Morley thought, I see now why the tench exploded. When we asked it, What does Persus 9 mean? No wonder it blew up… and, with it, took the entire construct. Piece by piece.

The large, far-too-familiar cabin of the ship forced itself onto his attention. He felt a kind of dismal horror, seeing it again. To him the reality of the ship was far more unpleasant than—what had it been called?—Delmak-O, he recalled. That’s right. We arranged random letters, provided us by the ship’s computer… we made it up and then we were stuck with what we made up. An exciting adventure turned into gross murder. Of all of us, by the time it had finished.
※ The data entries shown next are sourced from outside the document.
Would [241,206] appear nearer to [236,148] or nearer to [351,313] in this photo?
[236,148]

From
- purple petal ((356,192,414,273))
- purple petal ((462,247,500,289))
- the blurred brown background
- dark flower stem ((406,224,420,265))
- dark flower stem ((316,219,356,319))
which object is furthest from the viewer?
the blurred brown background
He examined his calendar wristwatch. Twelve days had passed. In real time, twelve whole, overly long days; in polyencephalic time, only a little over twenty-four hours. Unless he counted the “eight years” at Tekel Upharsin, which he could not really do: it had been a manufactured recall-datum, implanted in his mind during fusion, to add the semblance of authenticity in the polyencephalic venture.
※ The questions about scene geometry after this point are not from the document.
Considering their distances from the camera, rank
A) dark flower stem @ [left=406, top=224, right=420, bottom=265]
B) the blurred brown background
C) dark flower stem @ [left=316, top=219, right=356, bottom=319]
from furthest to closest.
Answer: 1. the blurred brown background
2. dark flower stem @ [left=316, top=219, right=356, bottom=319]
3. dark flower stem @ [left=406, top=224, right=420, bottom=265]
What did we make up? he asked himself blearily. The entire theology, he realized. They had fed into the ship’s computer all the data they had in their possession concerning advanced religions. Into T.E.N.C.H. 889B had gone elaborated information dealing with Judaism, Christianity, Mohammedanism, Zoroastrianism, Tibetan Buddhism… a complex mass, out of which T.E.N.C.H. 889B was to distill a composite religion, a synthesis of every factor involved. We made it up, Seth Morley thought, bewildered; memory of Specktowsky’s Book still filled his mind. The Intercessor, the Mentufacturer, the Walker-on-Earth—even the ferocity of the Form Destroyer. Distillate of man’s total experience with God—a tremendous logical system, a comforting web deduced by the computer from the postulates given it—in particular the postulate that God existed.

And Specktowsky… he shut his eyes, remembering.
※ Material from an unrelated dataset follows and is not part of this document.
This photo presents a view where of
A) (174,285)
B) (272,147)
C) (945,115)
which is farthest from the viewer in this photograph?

Egon Specktowsky had been the original captain of the ship. He had died during the accident which had disabled them. A nice touch by T.E.N.C.H. 889B, to make their dear former captain the author of the galaxy-wide worship which had acted as the base of this, their latest world. The awe and near-worship which they all felt for Egon Specktowsky had been neatly carried over to their episode on Delmak-O because for them, in a sense, he was a god—functioned, in their lives, as a god would. This touch had given the created world a more plausible air; it fitted in perfectly with their preconceptions.

The polyencephalic mind, he thought. Originally an escape toy to amuse us during our twenty-year voyage. But the voyage had not lasted twenty years; it would continue until they died, one by one, in some indefinably remote epoch, which none of them could imagine. And for good reason: everything, especially the infinitude of the voyage, had become an endless nightmare to them.

We could have survived the twenty years, Seth Morley said to himself, Knowing it would end; that would have kept us sane and alive. But the accident had come and now they circled, forever, a dead star. Their transmitter, because of the accident, functioned no longer, and so an escape toy, typical of those generally used in long, interstellar flights, had become the support for their sanity.

That’s what really worries us, Morley realized. The dread that one by one we will slip into psychosis, leaving the others even more alone. More isolated from man and everything associated with man.